_TO DO_
Rewrite the section of the hypospadias text that runs from "Hypospadias is a condition" to "or other organs.", changing every "meatus" to "urethral opening".
═════ STUDY TEXT
Most boys are born with a penis that looks normal and works well. But some boys are born with a common condition called hypospadias. Hypospadias forms a penis that not only doesn’t work well but also doesn’t look normal. Pediatric urologists have come up with many surgical techniques to fix this problem. The following information should help you speak to your son’s urologist.
The main roles of the penis are to carry urine and sperm out of the body. The urethra is the tube that carries urine and sperm through the penis to the outside. The opening to the outside is called the “meatus.” Both tasks are easier when the meatus is at the tip of the head (“glans”) of the penis.
Hypospadias is a condition where the meatus isn’t at the tip of the penis. Instead, the hole may be any place along the underside of the penis. The meatus (hole) is most often found near the end of the penis (“distal” position). But it may also be found from the middle of the penile shaft to the base of the penis, or even within the scrotum (“proximal” positions). Over 80% of boys with this health issue have distal hypospadias. In 15% of those cases, the penis also curves downward slightly, a condition called “chordee.” When the meatus opens further down the shaft, curvature occurs in more than 50% of patients. Hypospadias is a common birth defect found in up to 1 in every 200 boys.
In most cases, hypospadias is the only developmental problem in these infants and doesn’t imply there are other flaws in the urinary system or other organs.
══════════
═════ RECORDED INFORMATION
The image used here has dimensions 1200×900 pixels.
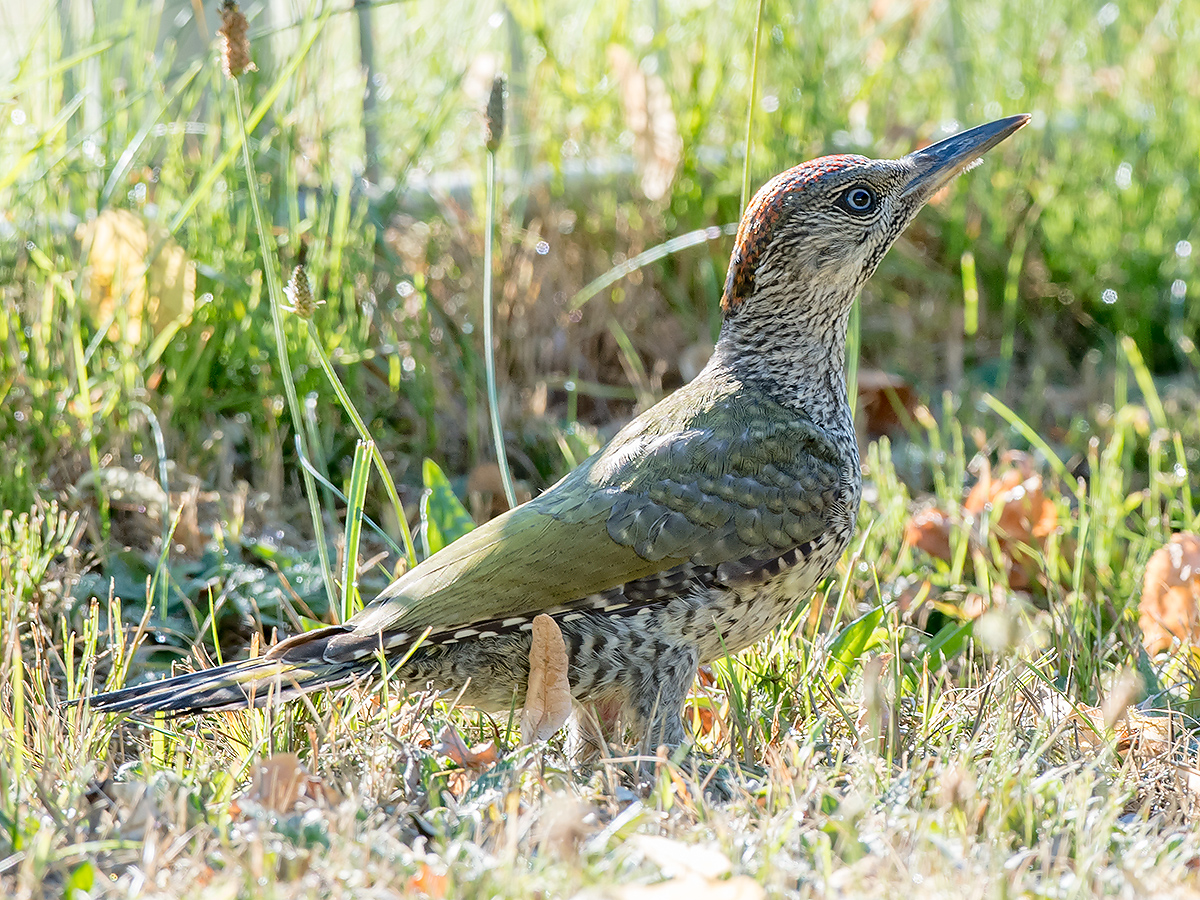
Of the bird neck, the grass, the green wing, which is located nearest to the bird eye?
the bird neck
══════════
_TASK OUTPUT_
Hypospadias is a condition where the urethral opening isn’t at the tip of the penis. Instead, the hole may be any place along the underside of the penis. The urethral opening (hole) is most often found near the end of the penis (“distal” position). But it may also be found from the middle of the penile shaft to the base of the penis, or even within the scrotum (“proximal” positions). Over 80% of boys with this health issue have distal hypospadias. In 15% of those cases, the penis also curves downward slightly, a condition called “chordee.” When the urethral opening opens further down the shaft, curvature occurs in more than 50% of patients. Hypospadias is a common birth defect found in up to 1 in every 200 boys.
In most cases, hypospadias is the only developmental problem in these infants and doesn’t imply there are other flaws in the urinary system or other organs.